[R] problem with se.contrast()

Tue Feb 22 17:19:55 CET 2005

Dear Prof Ripley, Dear Prof Dalgaard 

Thank you both for your help. I tried it with helmert contrasts
and got a result that is consistent with lme. I didn't realize
that the parameterization of the model has an influence on the
contrasts that I tried to test. 
It seems that I should read a little bit more about this issue
for my better understanding.

I have one last point to propose:

You could include (as interim solution) a warning (that there might
be an in efficiency loss) in se.contrast() if one uses
non-orthogonal contrasts and a multi-stratum model.

Best regards,

Christoph Buser

--------------------------------------------------------------
Christoph Buser <buser at stat.math.ethz.ch>
Seminar fuer Statistik, LEO C11
ETH (Federal Inst. Technology)	8092 Zurich	 SWITZERLAND
phone: x-41-1-632-5414		fax: 632-1228
http://stat.ethz.ch/~buser/
--------------------------------------------------------------

Prof Brian Ripley writes:
 > On Mon, 21 Feb 2005, Peter Dalgaard wrote:
 > 
 > > Prof Brian Ripley <ripley at stats.ox.ac.uk> writes:
 > >
 > >>>> test.aov <- with(testdata,aov(Measurement ~ Material + Error(Lab/Material)))
 > >>>> se.contrast(test.aov,
 > >>>>             list(Material=="A",Material=="B",Material=="C",Material=="D"),
 > >>>>             coef=c(0.5,0.5,-0.5,-0.5),data=testdata)
 > >>>> [1] 0.1432572
 > >>>
 > >>> I got a different result and I have admit that I didn't understand why
 > >>> there is a differnce between the lme model and this one. There are some
 > >>> comments in the help pages but I'm not sure if this is the answer.
 > >>
 > >> It is.  You used the default `contrasts', which are not actually
 > >> contrasts.  With
 > >>
 > >> options(contrasts=c("contr.helmert", "contr.poly"))
 > >>
 > >> it gives the same answer as the other two.  Because you used
 > >> non-contrasts there was an efficiency loss (to the Intercept stratum).
 > >
 > > Brian,
 > >
 > > I'm not sure how useful that contrasts-that-are-not-contrasts line is.
 > 
 > I agree, it was not precise enough (too late at night for me).  Try 
 > `non-orthogonal contrasts'.  The issue was correct though, it is the 
 > choice of contrasts, and as I would automatically use orthogonal contrasts 
 > with aov() I had not encountered it and it took me a while to pick up on 
 > what Christoph had done differently from me (I had run the example and got 
 > the same result as the randomized-block analysis before my original post).
 > 
 > There's a comment in the code for aov:
 > 
 >          ##  helmert contrasts can be helpful: do we want to force them?
 >          ##  this version does for the Error model.
 > 
 > and perhaps we should make them the default for the per-stratum fits.
 > 
 > > It certainly depends on your definition of "contrasts". Contrast
 > > matrices having zero column sums was not part of the definition I was
 > > taught.

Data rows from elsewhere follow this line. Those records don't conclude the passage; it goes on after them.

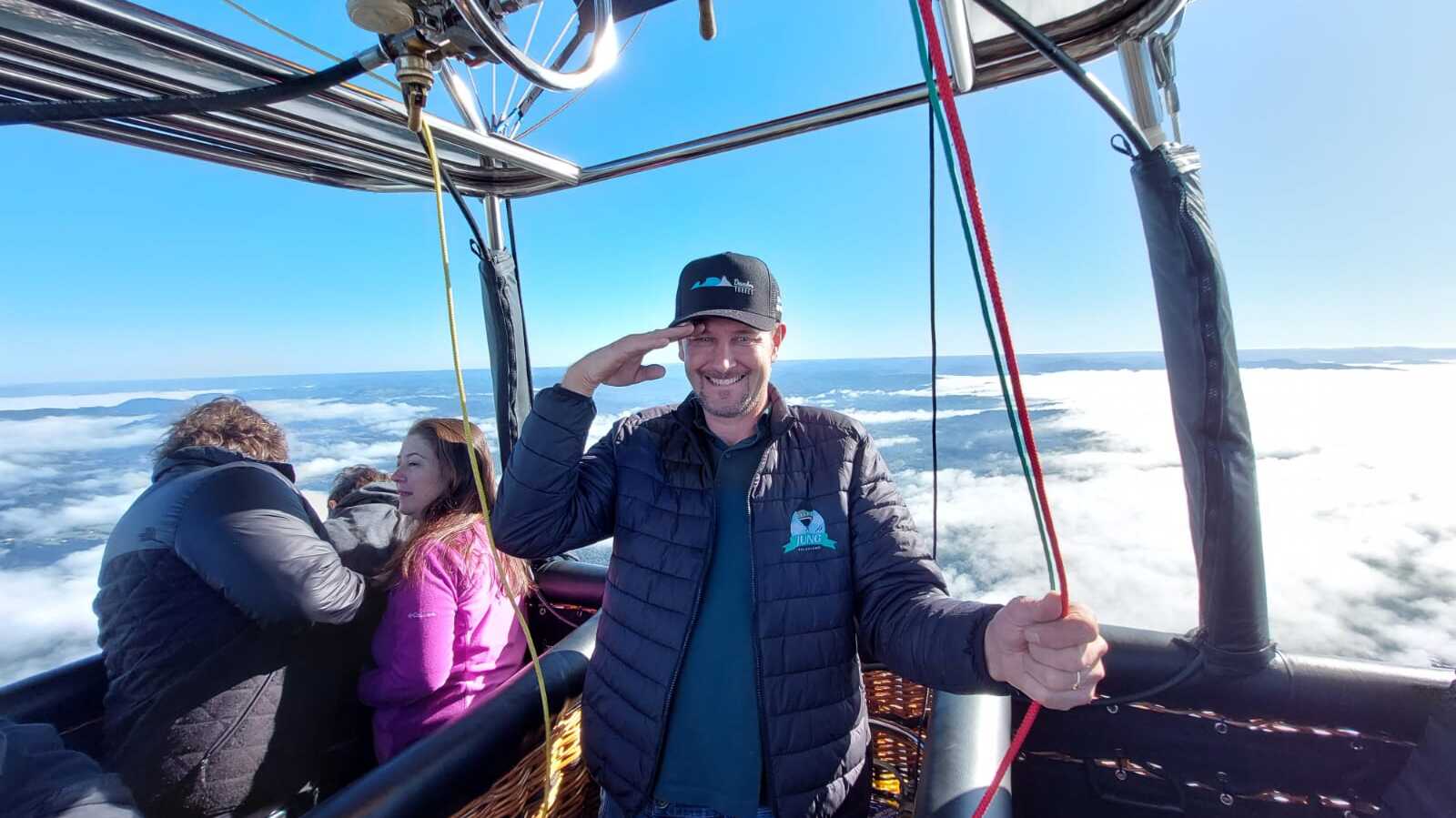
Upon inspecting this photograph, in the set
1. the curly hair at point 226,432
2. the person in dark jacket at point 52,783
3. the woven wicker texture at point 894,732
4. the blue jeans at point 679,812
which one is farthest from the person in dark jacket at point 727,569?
the curly hair at point 226,432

I have contrasts as "representations of the group mean
 > > structure that are invariant to changes of the overall level", so
 > > treatment contrasts are perfectly good contrasts in my book.
 > 
 > I don't think Yates thought in those terms, and the whole idea of dividing 
 > into strata (and the generalized Yates algorithm) is based on contrasts 
 > being orthogonal to the overall mean (and to things in other strata).
 > 
 > It was that, not zero-sum, that I was taught, but in balanced cases such 
 > as here it is the same thing.
 > 
 > > The zero-sum condition strikes me as a bit arbitrary: after all there
 > > are perfectly nice orthogonal designs where some levels of a factor
 > > occur more frequently than others.
 > 
 > Balance and orthogonality are not quite the same, though.
 > 
 > > This in turn makes me a bit wary of what is going on inside 
 > > se.contrasts, but it's gotten too late for me to actually study the code 
 > > tonight.
 > >
 > > Could you elaborate on where precisely the condition on the contrast
 > > matrices comes into play?
 > 
 > In finding the projection lengths in eff.aovlist, here
 > 
 >      proj.len <-
 >  	lapply(aovlist, function(x)
 >  	   {
 >  	       asgn <- x$assign[x$qr$pivot[1:x$rank]]
 >  	       sp <- split(seq(along=asgn), attr(terms(x), "term.labels")[asgn])
 >  	       sapply(sp, function(x, y) sum(y[x]), y=diag(x$qr$qr)^2)
 >  	   })
 > 
 > using only the diagonal requires orthogonality of the coding.
 > 
 > It is many years since I looked at this, and it is not immediately clear 
 > to me how best to calculate efficiencies without this assumption (which 
 > could be tested inside eff.aovlist, of course).
 > 
 > [People wondering why this was ever useful given lme should be aware that
 > 1) It predates the availability of lme.
 > 2) When I first used this in 1998, lme appeared very slow.
 > 3) People with a classical aov training (not me, but e.g. Bill Venables) 
 > think in these terms.]
 > 
 > -- 
 > Brian D. Ripley,                  ripley at stats.ox.ac.uk
 > Professor of Applied Statistics,  http://www.stats.ox.ac.uk/~ripley/
 > University of Oxford,             Tel:  +44 1865 272861 (self)
 > 1 South Parks Road,                     +44 1865 272866 (PA)
 > Oxford OX1 3TG, UK                Fax:  +44 1865 272595